- **PROBLEMA BREVE 1**: Dalla recensione del concerto allo Sferisterio, trascrivi parola per parola il passo che comincia con le parole "di Roberta Pedrotti" e si chiude dopo "podio dell'istituzione marchigiana.".

Omaggio al Maestro

di Roberta Pedrotti

L'apertura inusuale con la Nona di Beethoven per l'estate allo Sferisterio di Macerata è soprattutto un grande abbraccio a Zubin Mehta, per la prima volta sul podio dell'istituzione marchigiana.

MACERATA, 19 luglio 2022 - L'inaugurazione è inusuale. Non che i concerti sinfonici non abbiano fatto parte della storia delle estati allo Sferisterio, tuttavia l'idea che ad aprire il cartellone non fosse un'opera sembrava affatto lontana dagli orizzonti maceratesi. Fra le novità proposte dalla nuova gestione del festival, la diluizione delle date senza più la possibilità di poter assistere in un unico weekend agli spettacoli principali non è piaciuta a tutti (anzi, probabilmente a nessuno), mentre l'ampliamento dell'offerta concertistica e l'ospitalità di grandi orchestre e solisti balza all'occhio. Quale potrà essere l'attrattiva per il pubblico dello Sferisterio è presto per dirlo. Le Marche sono la regione dei cento teatri, una regione musicalissima patria di cantanti e compositori, ricca anche di iniziative e istituzioni di pregio (abbiamo notato negli ultimi anni la grande vivacità produttiva dell'Orchestra Sinfonica Rossini e la notevole evoluzione qualitativa e di repertorio della Form) che non sempre vengono valorizzate come meritano. In un contesto come questo, da un lato fertile e in fermento e dall'altro sonnacchioso quando non ottenebrato da logiche extra artistiche, è difficile immaginare come, soprattutto in una prospettiva cronologica più ampia, si innestino ospiti speciali quali, in questo caso, i complessi del Maggio musicale Fiorentino diretti da Zubin Mehta.

- **PROBLEMA BREVE 2**: Riscrivi per intero le voci, dall'inizio fino alla riga che contiene "[122,237,232,282]" compresa. Aggiungi -97 a ogni numero delle coordinate dei riquadri.

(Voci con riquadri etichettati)

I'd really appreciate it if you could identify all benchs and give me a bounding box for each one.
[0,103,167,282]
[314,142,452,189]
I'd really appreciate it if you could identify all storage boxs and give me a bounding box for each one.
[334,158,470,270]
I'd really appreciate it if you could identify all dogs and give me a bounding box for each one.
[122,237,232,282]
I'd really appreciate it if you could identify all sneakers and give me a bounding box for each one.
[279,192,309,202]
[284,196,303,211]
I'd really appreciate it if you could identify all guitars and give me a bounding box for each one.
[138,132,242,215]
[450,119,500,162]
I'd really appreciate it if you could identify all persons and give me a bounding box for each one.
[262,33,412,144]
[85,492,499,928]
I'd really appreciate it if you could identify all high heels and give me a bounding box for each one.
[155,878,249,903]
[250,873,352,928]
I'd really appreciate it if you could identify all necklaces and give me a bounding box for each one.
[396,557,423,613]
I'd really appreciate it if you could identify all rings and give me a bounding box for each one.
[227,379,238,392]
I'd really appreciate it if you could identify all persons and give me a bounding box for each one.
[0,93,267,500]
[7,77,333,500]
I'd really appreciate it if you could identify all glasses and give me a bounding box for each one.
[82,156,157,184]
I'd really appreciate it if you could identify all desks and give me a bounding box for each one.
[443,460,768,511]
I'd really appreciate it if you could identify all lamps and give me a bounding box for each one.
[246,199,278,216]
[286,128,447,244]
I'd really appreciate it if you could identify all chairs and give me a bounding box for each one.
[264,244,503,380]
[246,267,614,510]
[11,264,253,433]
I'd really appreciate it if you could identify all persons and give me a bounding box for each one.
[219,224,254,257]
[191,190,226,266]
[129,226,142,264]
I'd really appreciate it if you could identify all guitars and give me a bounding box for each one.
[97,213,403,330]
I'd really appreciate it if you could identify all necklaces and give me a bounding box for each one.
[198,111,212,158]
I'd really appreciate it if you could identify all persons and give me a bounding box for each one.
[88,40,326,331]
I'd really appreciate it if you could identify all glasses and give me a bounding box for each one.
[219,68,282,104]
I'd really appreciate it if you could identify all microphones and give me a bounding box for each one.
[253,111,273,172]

- **RISPOSTA COMPLETA 1**:
di Roberta Pedrotti

L'apertura inusuale con la Nona di Beethoven per l'estate allo Sferisterio di Macerata è soprattutto un grande abbraccio a Zubin Mehta, per la prima volta sul podio dell'istituzione marchigiana.

- **RISPOSTA COMPLETA 2**:
I'd really appreciate it if you could identify all benchs and give me a bounding box for each one.
[-97,6,70,185]
[217,45,355,92]
I'd really appreciate it if you could identify all storage boxs and give me a bounding box for each one.
[237,61,373,173]
I'd really appreciate it if you could identify all dogs and give me a bounding box for each one.
[25,140,135,185]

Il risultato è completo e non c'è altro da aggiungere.